Launched in Australia and gaining traction in the UK, NABERS keeps buildings accountable for the energy they use every day. Amrita Dasgupta Shekhar, associate at Greengage, explains what you need to know about the certification.
What makes NABERS different to rating schemes like BREEAM?
The NABERS scheme rates the operational energy performance of buildings and is based on actual metered energy consumption data.
Although NABERS complements BREEAM, it is better suited to those looking for an energy performance rating to understand their progress towards energy reduction targets. This is an important distinction for organisations targeting net zero and looking for a way to qualify progress on energy reduction trajectories.
While BREEAM provides a single rating for the whole building, NABERS separates the base building ratings from the tenancy and whole building ratings. This gives both property owners and tenants actionable intelligence about energy use in the parts of the building they have direct control over, such as common areas like lifts or HVAC would be an owner’s concern while tenants would understand energy use in their own space.
Why should a building get NABERS certified?
Both investors and occupiers increasingly seek properties with strong energy performance credentials.
Here are just some of the benefits of a NABERS rating:
- Based on actual metered energy consumption as opposed to modelled data, NABERS provides an accurate assessment of the energy consumption of the building, thereby providing a tool to understand and improve energy performance
- Ratings are reliable, independently verified and trustworthy
- The ratings are easy to understand and communicate to the market via a simple star rating scale from one (poor) to six (market-leading)
- The NABERS UK scheme separates the base building ratings from the tenancy and whole building ratings, providing actionable intelligence to those in direct control of energy use
- NABERS ratings allows property owners to gain extra credits within GRESB and BREEAM, both new construction and in-use assessments.
- The scheme aligns with industry standards including:
- BCO Guide to Specification
- UKGBC Energy Use Intensity Targets for Net Zero Carbon Offices
- LETI Energy Use Intensity Targets for Offices
Is a six-star rating automatically good and one-star bad?
The purpose of NABERS is to drive improvement in energy performance over time. Since the ratings are valid only for a year, properties with high ratings are equally under pressure to maintain and improve ratings.

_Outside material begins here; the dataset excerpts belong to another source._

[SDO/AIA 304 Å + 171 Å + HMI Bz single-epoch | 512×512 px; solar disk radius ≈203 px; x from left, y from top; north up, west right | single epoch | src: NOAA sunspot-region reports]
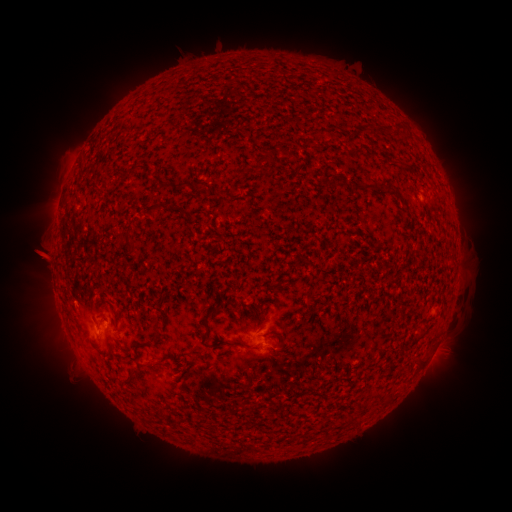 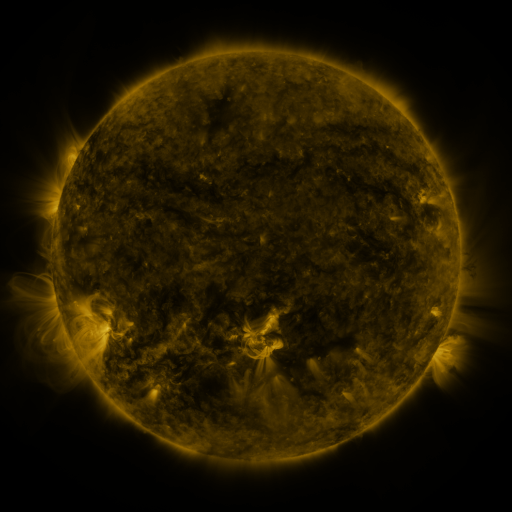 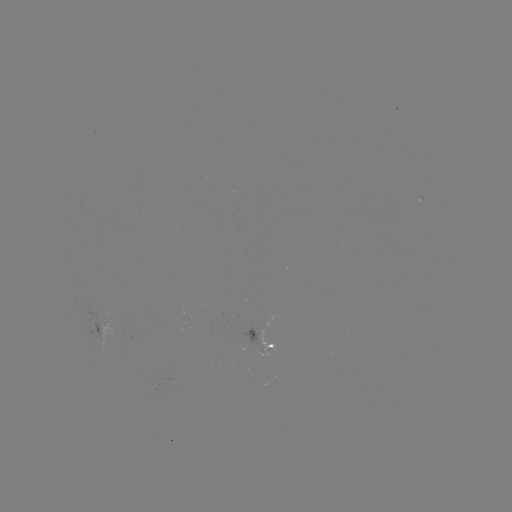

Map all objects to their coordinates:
spotted active region: (103, 329)
spotted active region: (259, 332)
spotted active region: (272, 342)
spotted active region: (436, 348)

Low ratings should not become a barrier to properties undertaking ratings at scale as NABERS is meant to be a tool for improvement rather than just a badge for performance. Properties with lower ratings, while flagging poor performance, present an opportunity to develop and deliver an action plan for improvement.
How long is a NABERS rating valid – and why?

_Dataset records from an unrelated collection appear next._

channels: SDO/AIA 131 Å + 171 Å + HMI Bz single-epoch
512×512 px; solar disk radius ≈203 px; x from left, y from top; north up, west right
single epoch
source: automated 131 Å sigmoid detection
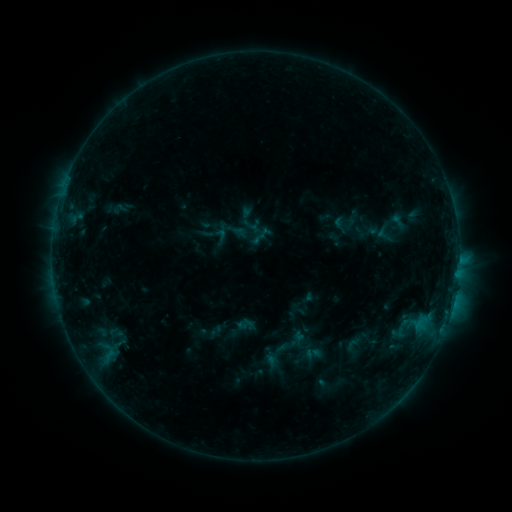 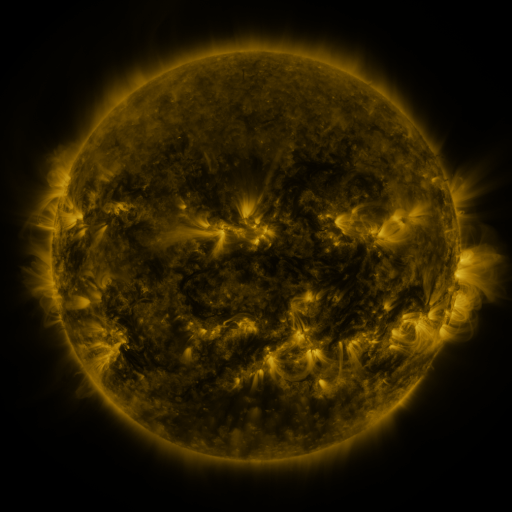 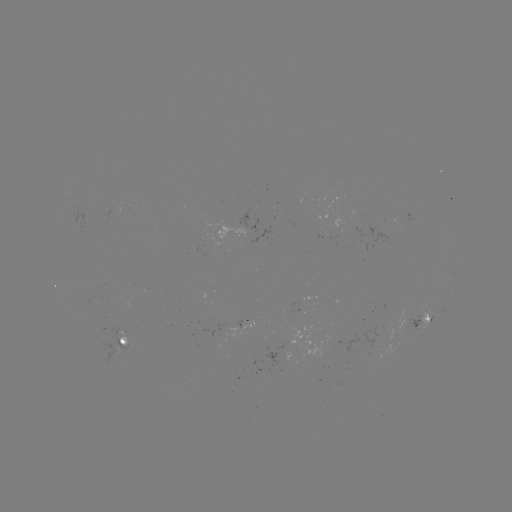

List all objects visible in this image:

The NABERS rating is valid for 12 months and needs to be renewed on an annual basis. The annual review ensures that the rating accurately represents the building’s current operational energy performance at any given point in time.
This enables property owners to report performance to their stakeholders and supports building managers to plan improvements against targets.
What is the energy performance gap, and why is it a problem?
It’s the disparity between the estimated energy consumption at design stage and the actual energy consumption observed in new and retrofit buildings. According to several studies, actual energy consumption in new buildings can be up to 2.5-3x higher than predicted at design stage.
The underlying causes of the performance gap include uncertainties and underestimations introduced in building energy modelling, changes introduced during construction, poor commissioning and handover and poor occupant behaviour and energy management practices in operation. This is well documented by the likes of Royal Institute of British Architects (RIBA), Chartered Institute of Building Service Engineers (CIBSE) and Building Service Research and Information Association (BSRIA), among others.
The performance gap is a key barrier to realising carbon reduction targets. Specifically, within the UK where construction practices and building energy policies such as MEES use estimated energy consumption data as a route to compliance, the performance gap causes a disconnect between the regulatory framework and the actual performance of buildings.
Could NABERS become mandatory?
There is no indication from the government that NABERS will be mandated in the UK.
In 2021, BEIS published a consultation on introducing performance-based policy framework in large commercial and industrial buildings, with annual ratings and mandatory disclosure as a first step. The consultation covered NABERS, acknowledging its success and strengths, and discusses the attributes of NABERS that would be important to reflect within a national scheme.
However, the government is yet to publish the results of the consultation and its approach to rating and disclosing operational performance.
How does a building get NABERS-certified?
To begin the process, contact a licensed NABERS assessor. The assessor will review the property to evaluate if all information is available for an assessment. They will then liaise with your team to gather the necessary information, carry out the assessment and lodge a rating with BRE.
Amrita Dasgupta Shekhar is an associate at sustainability consultancy Greengage.